Token Takeaway: COMP;

Axie Infinity and other NFT-based tokens have offered investors the best trades over the past week. That should not come as a surprise as Delphi Digital estimates that Axie Infinity will have an annualised revenue of $1bn. See my two-part analysis of AXS from last week, here. In this week’s Token Takeaway, we will be looking at Compound.Finance and their native governance token, COMP.

For investors looking to gain exposure to DeFi, there are few protocols more credible than Compound.Finance. I recommend using our actionable coverage to take a keen interest in one of the most promising applications out there.

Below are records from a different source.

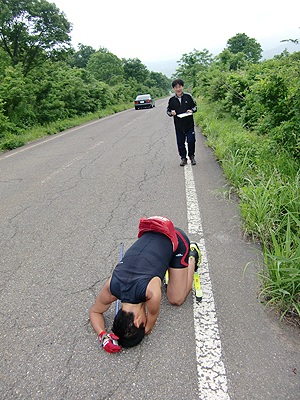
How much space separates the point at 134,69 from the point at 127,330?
2521 inches

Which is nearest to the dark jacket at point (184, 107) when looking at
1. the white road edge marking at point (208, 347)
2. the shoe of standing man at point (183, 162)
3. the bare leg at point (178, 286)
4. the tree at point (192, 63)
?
the shoe of standing man at point (183, 162)

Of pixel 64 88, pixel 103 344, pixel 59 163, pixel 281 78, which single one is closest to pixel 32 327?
pixel 103 344

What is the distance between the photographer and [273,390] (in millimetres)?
1656

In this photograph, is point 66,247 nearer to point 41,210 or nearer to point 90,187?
point 41,210

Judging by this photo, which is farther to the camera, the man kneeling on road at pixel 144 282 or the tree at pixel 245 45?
the tree at pixel 245 45

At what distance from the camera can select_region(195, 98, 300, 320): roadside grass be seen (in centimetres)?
225

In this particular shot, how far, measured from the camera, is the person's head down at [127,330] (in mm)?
1907

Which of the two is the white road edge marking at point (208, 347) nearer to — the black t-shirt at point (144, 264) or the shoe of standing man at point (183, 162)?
the black t-shirt at point (144, 264)

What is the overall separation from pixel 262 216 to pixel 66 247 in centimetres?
235

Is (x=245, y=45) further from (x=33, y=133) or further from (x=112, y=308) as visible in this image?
(x=112, y=308)

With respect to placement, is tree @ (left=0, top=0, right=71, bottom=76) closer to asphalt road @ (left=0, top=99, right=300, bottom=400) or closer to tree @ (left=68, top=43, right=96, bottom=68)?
asphalt road @ (left=0, top=99, right=300, bottom=400)

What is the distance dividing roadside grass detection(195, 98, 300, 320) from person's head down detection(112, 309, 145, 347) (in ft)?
3.56

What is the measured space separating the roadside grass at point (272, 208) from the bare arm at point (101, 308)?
126 cm

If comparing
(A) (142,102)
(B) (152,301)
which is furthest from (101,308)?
(A) (142,102)
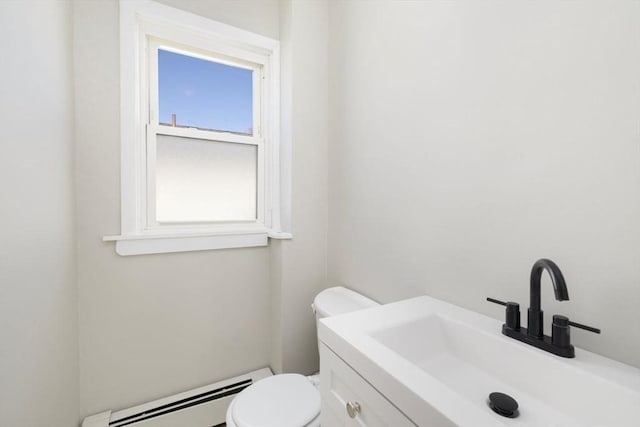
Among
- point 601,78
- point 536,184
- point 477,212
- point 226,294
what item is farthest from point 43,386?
point 601,78

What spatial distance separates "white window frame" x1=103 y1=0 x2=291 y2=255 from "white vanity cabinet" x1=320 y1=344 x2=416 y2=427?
0.91 metres

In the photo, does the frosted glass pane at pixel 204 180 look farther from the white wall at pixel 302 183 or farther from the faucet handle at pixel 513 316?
the faucet handle at pixel 513 316

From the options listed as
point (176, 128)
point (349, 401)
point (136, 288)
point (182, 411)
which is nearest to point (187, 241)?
point (136, 288)

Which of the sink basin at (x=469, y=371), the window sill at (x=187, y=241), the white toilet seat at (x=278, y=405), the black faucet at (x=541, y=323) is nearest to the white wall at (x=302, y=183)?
the window sill at (x=187, y=241)

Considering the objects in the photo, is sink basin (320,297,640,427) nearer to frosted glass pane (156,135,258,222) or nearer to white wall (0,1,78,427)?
white wall (0,1,78,427)

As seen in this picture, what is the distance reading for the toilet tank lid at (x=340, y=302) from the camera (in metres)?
1.24

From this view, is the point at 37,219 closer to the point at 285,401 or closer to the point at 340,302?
the point at 285,401

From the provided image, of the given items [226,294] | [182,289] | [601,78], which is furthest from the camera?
[226,294]

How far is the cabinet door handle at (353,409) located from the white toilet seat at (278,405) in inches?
18.3

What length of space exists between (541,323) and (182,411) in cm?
164

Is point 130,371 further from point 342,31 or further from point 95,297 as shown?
point 342,31

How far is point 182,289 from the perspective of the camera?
1.46m

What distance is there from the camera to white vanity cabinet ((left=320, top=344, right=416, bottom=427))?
53cm

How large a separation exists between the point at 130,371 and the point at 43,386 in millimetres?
556
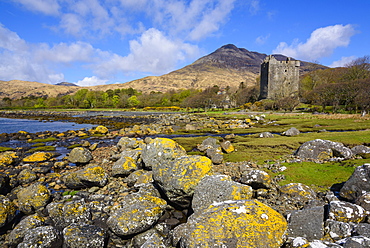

Like always, this first article will look at COMP through a qualitative lens. Whereas next week, I will provide readers with the quantitative analysis.

Sector: DeFi, Lending and Borrowing

Decentralised Finance (DeFi) has grown to a current total value locked (TVL) of $55bn from a peak of $85bn in May 2021. This exponential growth has cemented DeFi as the certain next contender for traditional finance. For the less-versed, DeFi is the financial innovation layer of the digital asset space. It empowers users by providing unhindered accessibility to a decentralised and global financial market. Wow.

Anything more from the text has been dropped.